KDDI、アカサカテック(横浜市、加瀬太郎社長)、建設ヘルステック協会(東京都千代田区、吉光成寛理事長)の3者は15日、建設現場に特化したオンライン診療サービス「建設ヘルステックPowered by KDDI」を7月23日から提供を開始すると発表した。KDDIの「次世代リモート接客プラットフォーム」をカスタマイズし、現場事務所でのオンライン診療や処方薬の受け取りなどができるようになる。特に、山間部など市街地から離れた現場や災害対応の現場従事者の医療アクセシビリティーを高め、身体的負担の大きい現場の労働環境改善や健康管理の効率化に貢献する。
タブレット端末でのサービス提供により、現場事務所からオンラインで医師の診療や薬剤師による服薬指導などが可能となる。郵送での処方薬の受け取りも選択でき、現場事務所での受け取りも対応する。建設ヘルステック協会が提供する健康経営サポートや企業健康度診断、産業医契約も遠隔で対応可能だ。今後は字幕表示による多言語対応、AI(人工知能)によるガイド機能の提供、労災診療対応なども予定している。

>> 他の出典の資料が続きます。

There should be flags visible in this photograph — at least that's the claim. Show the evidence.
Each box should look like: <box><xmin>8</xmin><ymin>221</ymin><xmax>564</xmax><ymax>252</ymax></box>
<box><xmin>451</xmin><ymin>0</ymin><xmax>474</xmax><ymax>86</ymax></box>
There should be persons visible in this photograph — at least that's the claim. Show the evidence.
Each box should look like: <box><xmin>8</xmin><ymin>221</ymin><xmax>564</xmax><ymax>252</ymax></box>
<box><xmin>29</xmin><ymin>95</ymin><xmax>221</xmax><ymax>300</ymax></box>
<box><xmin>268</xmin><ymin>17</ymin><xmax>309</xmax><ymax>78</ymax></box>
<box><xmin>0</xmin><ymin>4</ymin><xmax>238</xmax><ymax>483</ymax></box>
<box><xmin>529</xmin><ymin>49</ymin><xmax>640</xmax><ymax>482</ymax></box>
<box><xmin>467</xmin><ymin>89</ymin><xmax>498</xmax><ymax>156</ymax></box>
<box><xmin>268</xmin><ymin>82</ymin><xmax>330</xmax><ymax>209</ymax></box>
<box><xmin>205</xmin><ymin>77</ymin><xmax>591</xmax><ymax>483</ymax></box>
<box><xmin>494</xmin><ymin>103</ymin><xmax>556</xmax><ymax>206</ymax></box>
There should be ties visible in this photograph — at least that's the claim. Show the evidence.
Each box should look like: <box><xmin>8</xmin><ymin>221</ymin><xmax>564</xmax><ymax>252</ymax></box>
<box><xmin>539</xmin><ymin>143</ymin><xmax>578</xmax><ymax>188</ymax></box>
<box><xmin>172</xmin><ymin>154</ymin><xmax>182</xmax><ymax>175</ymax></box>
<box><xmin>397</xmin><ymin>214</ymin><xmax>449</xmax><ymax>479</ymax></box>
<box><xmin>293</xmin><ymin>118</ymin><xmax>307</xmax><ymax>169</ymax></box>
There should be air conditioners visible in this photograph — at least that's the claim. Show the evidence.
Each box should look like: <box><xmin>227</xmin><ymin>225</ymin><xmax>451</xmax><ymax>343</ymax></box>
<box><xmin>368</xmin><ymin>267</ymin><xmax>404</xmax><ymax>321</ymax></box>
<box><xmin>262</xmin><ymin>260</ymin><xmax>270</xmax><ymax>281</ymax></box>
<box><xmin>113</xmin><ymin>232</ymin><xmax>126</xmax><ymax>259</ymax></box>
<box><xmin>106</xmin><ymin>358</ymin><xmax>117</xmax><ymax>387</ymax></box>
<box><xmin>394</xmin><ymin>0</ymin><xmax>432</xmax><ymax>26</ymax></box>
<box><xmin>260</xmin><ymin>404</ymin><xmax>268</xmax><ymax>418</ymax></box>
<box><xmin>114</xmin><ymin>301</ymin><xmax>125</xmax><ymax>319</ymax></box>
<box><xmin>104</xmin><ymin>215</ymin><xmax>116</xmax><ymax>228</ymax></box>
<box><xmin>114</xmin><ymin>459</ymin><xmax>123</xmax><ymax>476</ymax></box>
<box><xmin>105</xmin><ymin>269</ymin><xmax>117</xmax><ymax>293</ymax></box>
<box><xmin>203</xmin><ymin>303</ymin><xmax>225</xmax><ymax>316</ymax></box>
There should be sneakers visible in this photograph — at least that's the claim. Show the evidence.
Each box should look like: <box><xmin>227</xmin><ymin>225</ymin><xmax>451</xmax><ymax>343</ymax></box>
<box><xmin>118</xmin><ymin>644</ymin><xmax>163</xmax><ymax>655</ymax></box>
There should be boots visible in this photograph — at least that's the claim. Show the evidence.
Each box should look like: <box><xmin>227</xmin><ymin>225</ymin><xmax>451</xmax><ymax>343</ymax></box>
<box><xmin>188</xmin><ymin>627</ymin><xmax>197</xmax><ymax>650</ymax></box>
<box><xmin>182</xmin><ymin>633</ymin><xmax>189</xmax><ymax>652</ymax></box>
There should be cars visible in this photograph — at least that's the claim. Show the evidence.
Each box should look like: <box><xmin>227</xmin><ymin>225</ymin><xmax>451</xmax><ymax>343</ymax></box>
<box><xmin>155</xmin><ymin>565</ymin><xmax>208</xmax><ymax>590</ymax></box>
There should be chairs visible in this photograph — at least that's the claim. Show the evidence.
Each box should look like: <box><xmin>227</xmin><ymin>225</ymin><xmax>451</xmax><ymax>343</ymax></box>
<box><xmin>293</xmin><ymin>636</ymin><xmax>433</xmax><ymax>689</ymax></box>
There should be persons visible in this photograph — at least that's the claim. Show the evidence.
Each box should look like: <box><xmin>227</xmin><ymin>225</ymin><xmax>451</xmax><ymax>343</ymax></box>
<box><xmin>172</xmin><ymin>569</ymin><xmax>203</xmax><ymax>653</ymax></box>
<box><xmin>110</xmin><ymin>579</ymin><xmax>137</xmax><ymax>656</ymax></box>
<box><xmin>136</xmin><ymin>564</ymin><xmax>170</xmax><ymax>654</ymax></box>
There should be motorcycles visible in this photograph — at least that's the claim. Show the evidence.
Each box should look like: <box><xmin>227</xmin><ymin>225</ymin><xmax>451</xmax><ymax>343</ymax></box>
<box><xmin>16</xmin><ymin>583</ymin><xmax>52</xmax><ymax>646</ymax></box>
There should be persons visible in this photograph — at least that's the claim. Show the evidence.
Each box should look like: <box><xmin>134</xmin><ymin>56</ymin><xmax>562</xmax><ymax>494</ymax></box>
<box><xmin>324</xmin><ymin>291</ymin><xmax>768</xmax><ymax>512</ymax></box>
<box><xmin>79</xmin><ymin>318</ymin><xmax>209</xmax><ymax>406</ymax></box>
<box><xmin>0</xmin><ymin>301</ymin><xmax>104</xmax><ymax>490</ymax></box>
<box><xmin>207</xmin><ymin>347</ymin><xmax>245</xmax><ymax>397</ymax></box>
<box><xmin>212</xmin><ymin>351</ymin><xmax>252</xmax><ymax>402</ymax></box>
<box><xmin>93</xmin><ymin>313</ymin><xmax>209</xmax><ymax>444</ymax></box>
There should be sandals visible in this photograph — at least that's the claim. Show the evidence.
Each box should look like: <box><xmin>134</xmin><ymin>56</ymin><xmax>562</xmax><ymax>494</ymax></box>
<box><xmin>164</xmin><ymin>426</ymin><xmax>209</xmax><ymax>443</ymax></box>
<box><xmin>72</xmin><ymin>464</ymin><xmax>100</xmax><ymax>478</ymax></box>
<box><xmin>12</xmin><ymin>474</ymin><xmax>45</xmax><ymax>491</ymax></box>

各社の役割は、KDDIが次世代リモート接客プラットフォームを活用したオンライン診療システムを提供する。アカサカテックは衛星通信サービス「Starlink Business(スターリンク・ビジネス)」の提供と、同社のGPS(全地球測位システム)/GNSS(衛星測位システム)の販売ネットワークを生かしたサービス販売を担う。建設ヘルステック協会は、建設業界とのコネクションを生かしたサービス販売、医療機関「LSクリニック東京」(千代田区)と連携した健康経営サポートや企業健康度診断、産業医契約のサービスを提供する。
KDDIは、同サービスで得られる知見を生かし、船舶業など遠隔地や泊まり込みの作業が多い他業態向けのサービス展開も検討する。
幕張メッセで17-20日に開催する第8回国際建設・測量展(CSPI2026)のアカサカテックブースで同サービスを展示する予定だ。